13.04.2018 00:35, John Snow wrote:
On 04/12/2018 08:26 AM, Vladimir Sementsov-Ogievskiy wrote:
> 1. It looks unsafe to use nbd server + backup(sync=none) on same node,
> synchronization is needed, like in block/replication, which uses
> backup_wait_for_overlapping_requests, backup_cow_request_begin,
> backup_cow_request_end. We have a filter driver for this thing, not yet
> in upstream.
Is it the case that blockdev-backup sync=none can race with read
requests on the NBD server?
i.e. we can get temporarily inconsistent data before the COW completes?
Can you elaborate?
I'm not sure but looks possible:
1. start NBD read, find that there is a hole in temporary image, decide
to read from active image (or even start read) and yield
2. guest writes to the same are (COW happens, but it doesn't help)
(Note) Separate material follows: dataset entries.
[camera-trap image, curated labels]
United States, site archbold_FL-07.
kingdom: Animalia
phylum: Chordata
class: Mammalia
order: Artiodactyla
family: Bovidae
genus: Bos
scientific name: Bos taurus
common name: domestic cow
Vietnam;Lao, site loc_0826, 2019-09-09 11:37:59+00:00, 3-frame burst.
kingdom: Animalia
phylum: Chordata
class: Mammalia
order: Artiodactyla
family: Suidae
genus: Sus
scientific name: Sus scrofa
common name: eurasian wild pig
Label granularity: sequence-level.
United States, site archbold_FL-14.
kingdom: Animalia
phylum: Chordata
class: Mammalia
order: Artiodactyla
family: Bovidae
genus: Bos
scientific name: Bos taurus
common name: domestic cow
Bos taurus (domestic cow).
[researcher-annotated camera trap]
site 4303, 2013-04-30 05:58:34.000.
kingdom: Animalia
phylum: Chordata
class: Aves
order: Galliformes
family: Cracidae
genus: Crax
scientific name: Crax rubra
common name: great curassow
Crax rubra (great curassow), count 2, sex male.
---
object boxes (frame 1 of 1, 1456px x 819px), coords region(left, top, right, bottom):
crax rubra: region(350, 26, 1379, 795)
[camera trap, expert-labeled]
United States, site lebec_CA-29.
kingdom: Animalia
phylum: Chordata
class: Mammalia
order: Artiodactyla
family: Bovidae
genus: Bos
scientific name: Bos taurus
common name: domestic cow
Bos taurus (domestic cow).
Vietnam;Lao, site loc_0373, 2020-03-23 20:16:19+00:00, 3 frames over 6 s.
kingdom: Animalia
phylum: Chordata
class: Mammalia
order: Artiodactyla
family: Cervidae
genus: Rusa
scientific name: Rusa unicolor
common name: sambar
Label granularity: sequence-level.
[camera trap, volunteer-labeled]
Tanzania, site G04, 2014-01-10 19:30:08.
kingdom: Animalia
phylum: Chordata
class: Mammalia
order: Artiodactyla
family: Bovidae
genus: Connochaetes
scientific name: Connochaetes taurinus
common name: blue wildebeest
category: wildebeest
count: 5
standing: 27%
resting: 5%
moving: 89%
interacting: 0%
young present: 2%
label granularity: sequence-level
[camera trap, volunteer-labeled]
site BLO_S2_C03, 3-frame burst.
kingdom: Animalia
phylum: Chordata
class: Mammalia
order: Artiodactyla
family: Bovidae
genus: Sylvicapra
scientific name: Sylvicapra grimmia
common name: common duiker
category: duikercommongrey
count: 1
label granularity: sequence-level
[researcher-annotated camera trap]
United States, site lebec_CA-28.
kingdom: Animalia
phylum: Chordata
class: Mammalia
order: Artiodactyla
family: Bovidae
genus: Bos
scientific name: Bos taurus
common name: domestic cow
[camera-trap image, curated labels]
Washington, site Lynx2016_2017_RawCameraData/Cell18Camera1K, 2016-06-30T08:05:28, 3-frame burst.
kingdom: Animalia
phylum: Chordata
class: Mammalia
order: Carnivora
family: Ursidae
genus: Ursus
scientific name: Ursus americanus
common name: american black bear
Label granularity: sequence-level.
3. reduce point (1.), read invalid (already updated by 2.) data
And similar place in block/replication, which uses backup(sync=none) too
is protected from such situation.
> 2. If we use filter driver anyway, it may be better to not use backup at
> all, and do all needed things in a filter driver.
if blockdev-backup sync=none isn't sufficient to get the semantics we
want, it may indeed be more appropriate to just leave the entire task to
a new filter node.
> 3. It may be interesting to implement something like READ_ONCE for NBD,
> which means, that we will never read these clusters again. And after
> such command, we don't need to copy corresponding clusters to temporary
> image, if guests decides to write them (as we know, that client already
> read them and don't going to read again).
That would be a very interesting optimization indeed; but I don't think
we have any kind of infrastructure for such things currently. It's
almost like a TRIM on which regions need to perform COW for the
BlockSnapshot.
Hmm, READ+TRIM may be used too. And trim may be naturally implemented in
special filter driver.
--
Best regards,
Vladimir